__Exercise__: Reproduce the material below word for word, from its first line through the line containing "1642 millimetres", including that line. Leave the pictures out of your copy.

— START —

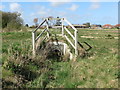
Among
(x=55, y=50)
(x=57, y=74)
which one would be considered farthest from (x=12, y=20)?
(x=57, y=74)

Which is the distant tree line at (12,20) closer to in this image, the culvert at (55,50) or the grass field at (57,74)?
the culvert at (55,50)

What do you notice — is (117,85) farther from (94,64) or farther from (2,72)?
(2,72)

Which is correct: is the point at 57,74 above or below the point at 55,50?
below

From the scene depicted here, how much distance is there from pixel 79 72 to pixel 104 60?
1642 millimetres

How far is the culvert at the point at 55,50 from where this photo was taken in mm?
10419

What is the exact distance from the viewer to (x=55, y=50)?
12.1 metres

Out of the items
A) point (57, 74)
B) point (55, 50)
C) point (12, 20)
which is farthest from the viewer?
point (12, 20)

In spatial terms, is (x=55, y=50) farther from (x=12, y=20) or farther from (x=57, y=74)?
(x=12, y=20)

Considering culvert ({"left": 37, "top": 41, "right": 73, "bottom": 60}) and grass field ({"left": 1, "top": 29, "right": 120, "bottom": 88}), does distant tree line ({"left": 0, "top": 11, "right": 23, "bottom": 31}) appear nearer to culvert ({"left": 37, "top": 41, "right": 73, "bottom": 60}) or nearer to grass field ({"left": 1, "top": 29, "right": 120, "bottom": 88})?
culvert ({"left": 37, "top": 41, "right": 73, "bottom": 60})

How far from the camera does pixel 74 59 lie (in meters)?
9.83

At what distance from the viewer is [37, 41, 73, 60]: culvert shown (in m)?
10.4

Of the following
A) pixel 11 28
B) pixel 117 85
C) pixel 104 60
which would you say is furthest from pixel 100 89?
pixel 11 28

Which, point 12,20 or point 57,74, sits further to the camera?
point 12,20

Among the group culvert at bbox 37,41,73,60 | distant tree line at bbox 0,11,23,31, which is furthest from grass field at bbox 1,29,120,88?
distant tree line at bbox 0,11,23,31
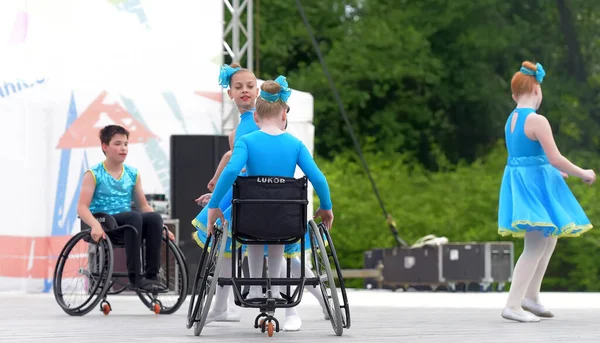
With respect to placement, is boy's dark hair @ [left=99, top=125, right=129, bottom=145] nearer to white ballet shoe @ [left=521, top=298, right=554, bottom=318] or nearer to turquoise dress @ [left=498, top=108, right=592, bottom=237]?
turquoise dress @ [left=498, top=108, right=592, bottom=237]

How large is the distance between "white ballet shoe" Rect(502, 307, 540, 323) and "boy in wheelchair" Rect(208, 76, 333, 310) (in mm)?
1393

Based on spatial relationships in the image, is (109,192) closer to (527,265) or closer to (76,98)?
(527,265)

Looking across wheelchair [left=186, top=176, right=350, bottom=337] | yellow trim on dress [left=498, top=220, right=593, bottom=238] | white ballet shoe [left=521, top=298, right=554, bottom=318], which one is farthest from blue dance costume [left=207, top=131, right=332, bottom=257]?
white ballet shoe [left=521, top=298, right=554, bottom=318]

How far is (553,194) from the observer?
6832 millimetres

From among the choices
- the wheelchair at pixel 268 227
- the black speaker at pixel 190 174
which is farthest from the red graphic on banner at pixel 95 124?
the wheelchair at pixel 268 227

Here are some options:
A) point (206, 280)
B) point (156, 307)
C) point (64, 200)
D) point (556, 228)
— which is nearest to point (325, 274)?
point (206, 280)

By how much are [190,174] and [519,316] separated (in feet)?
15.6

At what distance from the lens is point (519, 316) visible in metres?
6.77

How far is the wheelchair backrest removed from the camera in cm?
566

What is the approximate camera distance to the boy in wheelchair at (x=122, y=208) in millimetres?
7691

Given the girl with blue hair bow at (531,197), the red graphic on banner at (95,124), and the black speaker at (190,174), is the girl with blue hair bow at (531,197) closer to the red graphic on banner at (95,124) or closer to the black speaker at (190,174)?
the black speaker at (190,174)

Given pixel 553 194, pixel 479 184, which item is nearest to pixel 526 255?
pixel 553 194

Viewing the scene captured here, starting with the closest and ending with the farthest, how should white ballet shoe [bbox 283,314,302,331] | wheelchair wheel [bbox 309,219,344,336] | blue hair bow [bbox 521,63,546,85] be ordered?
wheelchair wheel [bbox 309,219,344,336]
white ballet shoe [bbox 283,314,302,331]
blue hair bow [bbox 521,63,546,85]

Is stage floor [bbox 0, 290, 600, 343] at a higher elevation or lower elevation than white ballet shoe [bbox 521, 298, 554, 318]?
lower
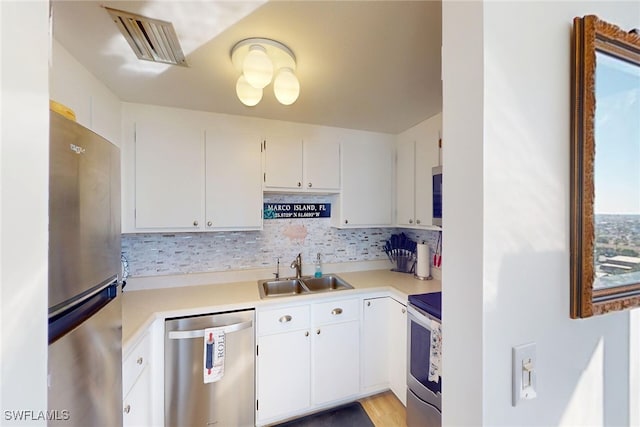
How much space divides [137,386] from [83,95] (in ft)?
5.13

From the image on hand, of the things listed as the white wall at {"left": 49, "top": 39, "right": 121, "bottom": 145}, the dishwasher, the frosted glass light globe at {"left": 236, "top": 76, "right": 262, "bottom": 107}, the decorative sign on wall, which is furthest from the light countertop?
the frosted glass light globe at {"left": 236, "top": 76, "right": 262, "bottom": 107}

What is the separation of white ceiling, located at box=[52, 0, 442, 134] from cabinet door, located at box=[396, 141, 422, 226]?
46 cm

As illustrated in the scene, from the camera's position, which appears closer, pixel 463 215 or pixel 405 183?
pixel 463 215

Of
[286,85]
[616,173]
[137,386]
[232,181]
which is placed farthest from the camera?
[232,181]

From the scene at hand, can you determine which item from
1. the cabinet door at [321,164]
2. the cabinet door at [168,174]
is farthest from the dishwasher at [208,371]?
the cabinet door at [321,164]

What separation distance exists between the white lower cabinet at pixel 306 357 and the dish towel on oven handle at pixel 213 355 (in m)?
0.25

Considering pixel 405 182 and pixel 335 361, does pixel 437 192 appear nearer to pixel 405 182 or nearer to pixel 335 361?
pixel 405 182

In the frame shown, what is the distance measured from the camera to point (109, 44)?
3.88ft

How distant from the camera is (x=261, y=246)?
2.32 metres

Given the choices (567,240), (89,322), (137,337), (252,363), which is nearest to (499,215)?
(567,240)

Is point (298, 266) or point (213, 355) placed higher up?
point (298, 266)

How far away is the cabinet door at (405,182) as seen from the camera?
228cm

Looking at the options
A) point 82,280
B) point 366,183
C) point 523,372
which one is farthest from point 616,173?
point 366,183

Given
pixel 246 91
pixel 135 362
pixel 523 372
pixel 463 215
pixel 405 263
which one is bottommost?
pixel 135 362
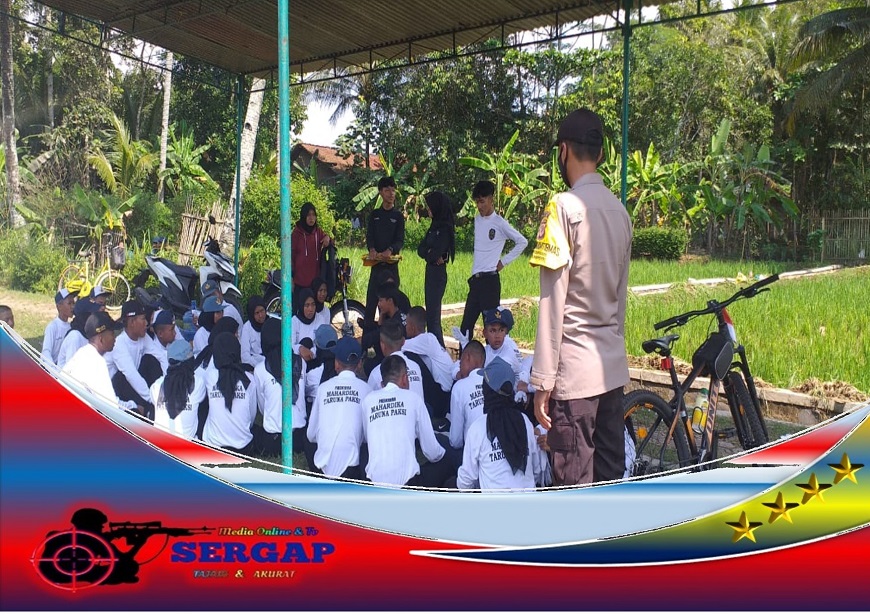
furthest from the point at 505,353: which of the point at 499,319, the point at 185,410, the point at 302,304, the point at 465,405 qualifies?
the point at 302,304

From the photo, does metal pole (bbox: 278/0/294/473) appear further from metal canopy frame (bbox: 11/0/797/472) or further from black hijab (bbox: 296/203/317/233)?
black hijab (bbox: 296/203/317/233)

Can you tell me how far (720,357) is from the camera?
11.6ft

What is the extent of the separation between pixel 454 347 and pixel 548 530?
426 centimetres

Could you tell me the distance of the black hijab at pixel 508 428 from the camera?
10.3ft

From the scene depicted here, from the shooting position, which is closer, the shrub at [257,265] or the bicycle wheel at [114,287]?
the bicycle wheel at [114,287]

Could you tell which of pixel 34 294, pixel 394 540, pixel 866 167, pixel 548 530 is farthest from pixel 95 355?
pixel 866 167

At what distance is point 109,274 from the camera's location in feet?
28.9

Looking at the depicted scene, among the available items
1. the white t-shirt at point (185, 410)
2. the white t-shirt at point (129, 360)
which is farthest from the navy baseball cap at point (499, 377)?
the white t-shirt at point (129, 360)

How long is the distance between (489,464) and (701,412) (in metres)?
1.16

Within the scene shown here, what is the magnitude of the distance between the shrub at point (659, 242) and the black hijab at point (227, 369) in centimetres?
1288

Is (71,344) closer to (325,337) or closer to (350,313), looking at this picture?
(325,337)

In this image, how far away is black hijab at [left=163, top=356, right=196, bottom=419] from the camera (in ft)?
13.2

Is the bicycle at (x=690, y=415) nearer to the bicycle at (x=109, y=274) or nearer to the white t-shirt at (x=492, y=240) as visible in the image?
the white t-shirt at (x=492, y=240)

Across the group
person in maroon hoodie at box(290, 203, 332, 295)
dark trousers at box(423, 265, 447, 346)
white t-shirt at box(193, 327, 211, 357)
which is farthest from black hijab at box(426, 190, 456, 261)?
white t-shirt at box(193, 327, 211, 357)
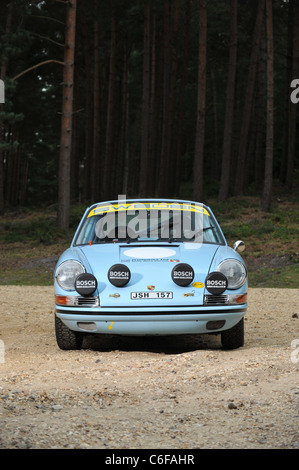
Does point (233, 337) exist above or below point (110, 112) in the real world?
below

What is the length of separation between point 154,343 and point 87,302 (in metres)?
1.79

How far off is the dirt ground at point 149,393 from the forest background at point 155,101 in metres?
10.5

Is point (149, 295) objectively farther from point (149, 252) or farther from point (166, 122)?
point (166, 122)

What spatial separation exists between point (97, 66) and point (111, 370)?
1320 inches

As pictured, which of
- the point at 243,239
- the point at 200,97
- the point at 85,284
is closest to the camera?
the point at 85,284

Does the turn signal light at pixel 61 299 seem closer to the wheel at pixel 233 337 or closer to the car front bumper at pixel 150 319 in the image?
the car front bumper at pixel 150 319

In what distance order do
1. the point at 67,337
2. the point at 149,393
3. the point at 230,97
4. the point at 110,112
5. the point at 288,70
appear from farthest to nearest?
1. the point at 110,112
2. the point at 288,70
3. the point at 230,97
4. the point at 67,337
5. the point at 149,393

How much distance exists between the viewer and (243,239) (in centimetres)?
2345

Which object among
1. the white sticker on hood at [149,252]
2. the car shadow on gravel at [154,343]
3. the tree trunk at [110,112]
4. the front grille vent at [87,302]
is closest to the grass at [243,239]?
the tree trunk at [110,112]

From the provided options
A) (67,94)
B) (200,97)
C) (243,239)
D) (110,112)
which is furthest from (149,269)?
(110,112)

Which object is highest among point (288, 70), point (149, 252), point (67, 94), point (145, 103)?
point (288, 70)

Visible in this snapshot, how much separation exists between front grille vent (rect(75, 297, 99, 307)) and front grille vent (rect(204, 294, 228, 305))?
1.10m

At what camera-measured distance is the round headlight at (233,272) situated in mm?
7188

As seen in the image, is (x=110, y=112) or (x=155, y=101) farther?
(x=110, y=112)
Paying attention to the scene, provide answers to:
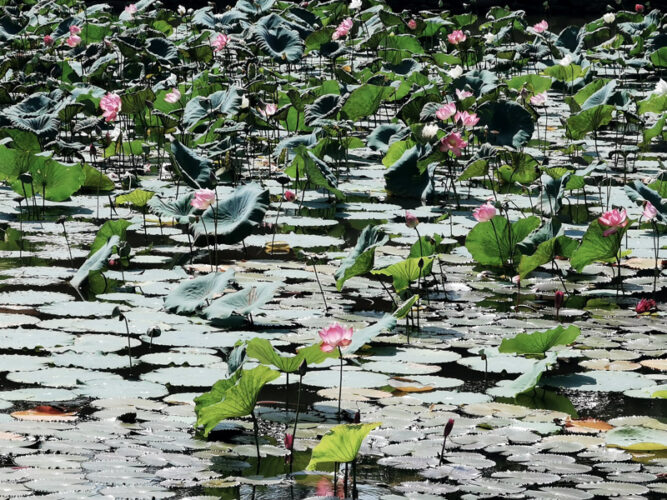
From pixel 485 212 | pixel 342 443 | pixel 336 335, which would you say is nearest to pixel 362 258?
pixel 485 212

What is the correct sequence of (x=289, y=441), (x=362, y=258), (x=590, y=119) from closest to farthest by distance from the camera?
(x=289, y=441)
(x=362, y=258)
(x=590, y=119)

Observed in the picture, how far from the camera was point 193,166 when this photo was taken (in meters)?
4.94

— END —

__Complete response__:
Among
(x=55, y=50)
(x=57, y=74)
which one would be considered farthest from (x=12, y=20)?
(x=57, y=74)

Which is the distant tree line at (12,20) closer to in this image, the culvert at (55,50) or the grass field at (57,74)?
the culvert at (55,50)

What do you notice — is (117,85) farther from (94,64) or farther from (2,72)?
(2,72)

Which is correct: is the point at 57,74 above or below the point at 55,50?
below

From the scene depicted here, how much distance is there from pixel 79 72 to pixel 104 60?
1642 millimetres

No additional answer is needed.